Hogs
Price action: August lean hog futures fell $1.55 to $104.675, near the daily low and hit a five-week low. For the week, August hogs lost $1.425.
5-day outlook: The technically bearish weekly low close Friday in August hogs sets the table for follow-through technical selling pressure from the speculators early next week, amid the deteriorating near-term technical posture for hog futures. The latest CME lean hog index is up 10 cents to $107.14 as of July 9, ending a seven-day losing streak that saw prices fall $4.98. The national direct five-day rolling average cash hog price quote today is $111.48. The noon report today showed pork cutout value fell $1.68 to $112.47. Movement at midday was decent at 161.52 loads.
30-day outlook: Pork packer margins have just recently dipped into the red, suggesting a continued retreat from seasonal highs in both cash and product markets will likely continue in the coming weeks as hog/pork supplies start to rise amid increased slaughter. However, continued cattle market price strength and hog futures’ discounts to cash in summer-month futures may keep a floor under pork prices in the coming weeks.
90-day outlook: USDA Thursday reported U.S. pork export sales of 24,300 MT for the 2025 marketing year, down 11% from the previous week and down 17% from the four-week average. While China led purchases for the week at 8,800 MT, U.S. pork exports abroad will likely have to improve in the coming weeks and months to keep cash hog and lean hog futures prices at their still-elevated levels.

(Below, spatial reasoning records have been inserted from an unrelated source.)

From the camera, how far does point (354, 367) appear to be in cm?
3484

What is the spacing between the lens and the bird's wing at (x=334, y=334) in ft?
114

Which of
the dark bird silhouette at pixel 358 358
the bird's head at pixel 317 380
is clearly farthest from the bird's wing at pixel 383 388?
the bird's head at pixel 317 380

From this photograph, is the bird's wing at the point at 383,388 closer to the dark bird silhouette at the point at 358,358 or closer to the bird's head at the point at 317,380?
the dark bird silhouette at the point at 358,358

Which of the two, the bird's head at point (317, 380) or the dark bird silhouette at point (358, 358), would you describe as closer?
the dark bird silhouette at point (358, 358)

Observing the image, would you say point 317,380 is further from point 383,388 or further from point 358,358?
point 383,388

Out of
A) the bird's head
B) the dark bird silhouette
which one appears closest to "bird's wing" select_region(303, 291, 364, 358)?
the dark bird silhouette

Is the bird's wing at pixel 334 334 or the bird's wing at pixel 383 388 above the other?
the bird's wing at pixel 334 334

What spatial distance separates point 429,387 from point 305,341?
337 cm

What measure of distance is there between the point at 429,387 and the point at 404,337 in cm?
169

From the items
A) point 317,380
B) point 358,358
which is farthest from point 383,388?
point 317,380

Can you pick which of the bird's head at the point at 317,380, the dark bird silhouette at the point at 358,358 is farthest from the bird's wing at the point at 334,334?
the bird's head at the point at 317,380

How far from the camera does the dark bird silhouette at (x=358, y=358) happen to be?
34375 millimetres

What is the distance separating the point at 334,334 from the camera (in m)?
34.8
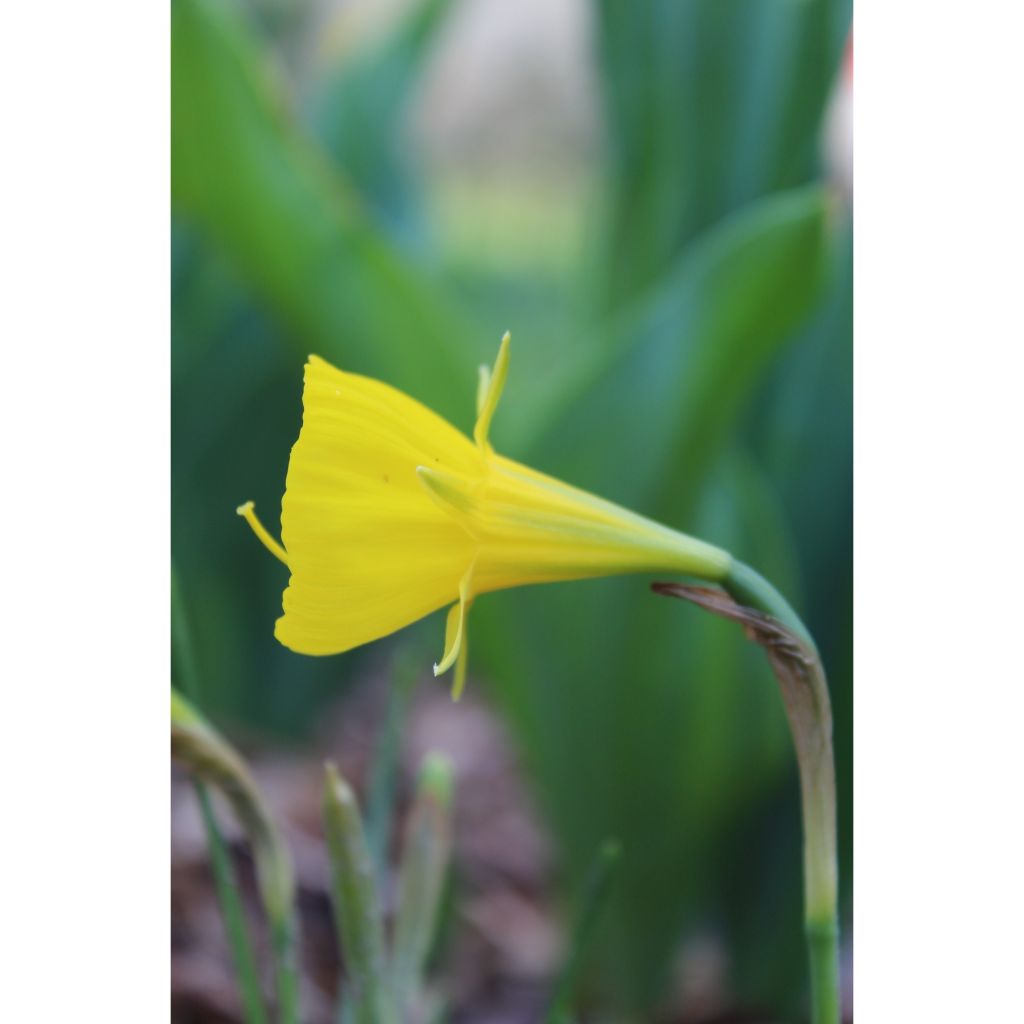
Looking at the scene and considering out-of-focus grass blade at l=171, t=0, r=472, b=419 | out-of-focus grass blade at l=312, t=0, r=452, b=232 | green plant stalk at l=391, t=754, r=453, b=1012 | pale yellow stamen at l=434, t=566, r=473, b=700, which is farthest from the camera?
out-of-focus grass blade at l=312, t=0, r=452, b=232

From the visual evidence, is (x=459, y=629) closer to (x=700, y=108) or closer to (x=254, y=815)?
(x=254, y=815)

That chore may be difficult as the Trump administration this week ratcheted up its tariff rhetoric against many of its trading partners.
What to do: Get current with feed coverage.
Hedgers: You are carrying all production risk in the cash market.
Feed needs: For soymeal, you have full coverage in cash through July, with half of your needs for August, September, October, November and December covered in cash. For corn, you have all needs through August covered in the cash market, with half of your needs for September and October covered in cash.
Cattle
Price action: August live cattle futures rose $2.975 to $222.20 and hit a contract/record high. For the week, August live cattle gained $8.15. August feeder cattle futures closed up $4.05 at $325.325, which is also a contract/record high. On the week, August feeders rose $15.825.
5-day outlook: The record-setting bull-market runs in the cattle futures markets continue to roll on. Technical buying from the speculators was featured today, which is likely to result in some follow-through buying interest from the speculators early next week. Cash and beef market fundamentals remain strong. Cash cattle trading has turned more active late this week, with USDA reporting steers fetching an average price of $235.14 and heifers averaging $232.37. Last week’s average cash cattle trading price was $229.43. Given the steep discount live cattle futures hold to the cash cattle market, traders continue to view price breaks as a buying opportunity. The noon report today showed wholesale boxed beef cutout values mixed, with Choice down $1.11 to $383.55, while Select rose $1.52 to $372.38. Movement at midday was decent at 82 loads. Improved beef packer cutting margins suggest cash cattle trade will at least remain at steady prices,
30-day outlook: While the cattle markets remain fully bullish, futures traders are not so bullish as to push futures prices to on par with cash cattle prices. There is some uncertainty on the demand front. Wholesale boxed beef prices have reached their second-highest levels ever and retail beef prices are at record highs. Such may slow consumer demand for beef during what is historically a weaker period for beef during the hotter summer months. Cattle slaughter levels continue lighter but should increase in the coming weeks.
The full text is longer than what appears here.